Ideally, rather than create policy preventing the collection of data necessary to check for and address algorithmic bias, policy makers would require the collection of data needed for these purposes, under best-practices safeguards. Ideally, this data collection mandate would be combined with some degree of protection or release from liability for companies that fully followed required security practices (especially in today’s environment, where maintaining perfect data security is challenging even when following best practices).
This would be the first step towards requiring educational algorithms used beyond a certain scale (perhaps 1 000 active users) to explicitly document and publish checks for algorithmic bias, at minimum providing evidence on whether the models have substantial difference in their quality of performance for different populations (if present in their user base). The requirement to publicly release evidence on algorithmic bias would probably be sufficient to create strong pressure to fix biases found in the algorithms.
One current challenge faced by organisations making good-faith attempts to collect data to investigate algorithmic bias is deciding which identity variables to collect data on (Belitz et al., 2022[25]). Policy makers can assist with this. While census categories provide one source of possible variables, census categories simultaneously miss key categories shown to be associated with algorithmic bias (as discussed above) and also can include groups not present in a specific data set due to uneven distribution of that group across the general population. Policy standardising a minimum set of identity markers to collect and report on in each policy region would provide consistency and comparability between different reports of algorithmic bias. It would also help to ensure that groups currently most disadvantaged in each region are supported rather than further disadvantaged by educational algorithms. Finally, standardizing on a minimum set of identity categories would also prevent organisations from reporting only the groups for whom their tool is unbiased. The actual process of selecting which categories are relevant within a specific policy environment should not be arbitrary; ideally, selection would be made by a representative combination of stakeholders in the local community, including researchers who can evaluate the data available.

▸ **DATA PROVIDED**:
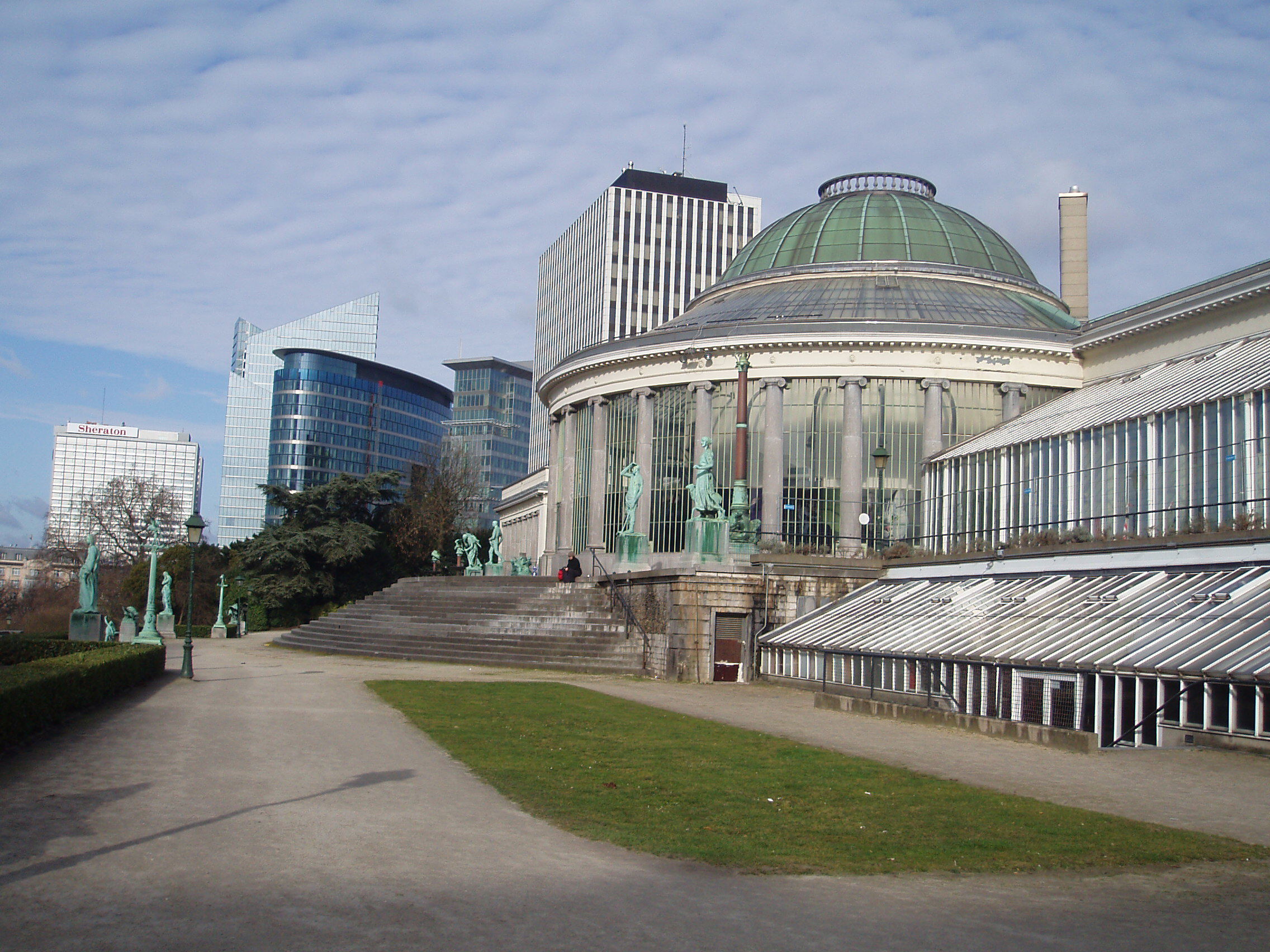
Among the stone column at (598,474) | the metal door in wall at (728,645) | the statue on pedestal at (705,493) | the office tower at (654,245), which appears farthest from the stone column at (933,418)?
the office tower at (654,245)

▸ **GIVEN INSTRUCTION**: Please reproduce, word for word, the stretch of the algorithmic bias text that opens with the words containing "Ideally, rather than" and closes with "following best practices).".

▸ **ANSWER IN FULL**:
Ideally, rather than create policy preventing the collection of data necessary to check for and address algorithmic bias, policy makers would require the collection of data needed for these purposes, under best-practices safeguards. Ideally, this data collection mandate would be combined with some degree of protection or release from liability for companies that fully followed required security practices (especially in today’s environment, where maintaining perfect data security is challenging even when following best practices).